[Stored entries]
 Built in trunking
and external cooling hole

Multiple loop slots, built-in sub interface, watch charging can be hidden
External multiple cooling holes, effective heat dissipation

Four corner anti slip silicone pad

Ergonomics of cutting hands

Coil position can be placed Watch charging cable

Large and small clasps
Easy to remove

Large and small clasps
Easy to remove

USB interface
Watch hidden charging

--- PROBLEM REQUIREMENTS ---
Across the entries, tally every line that contains the word "interface" and report the sum by itself.

--- YOUR RESPONSE ---
2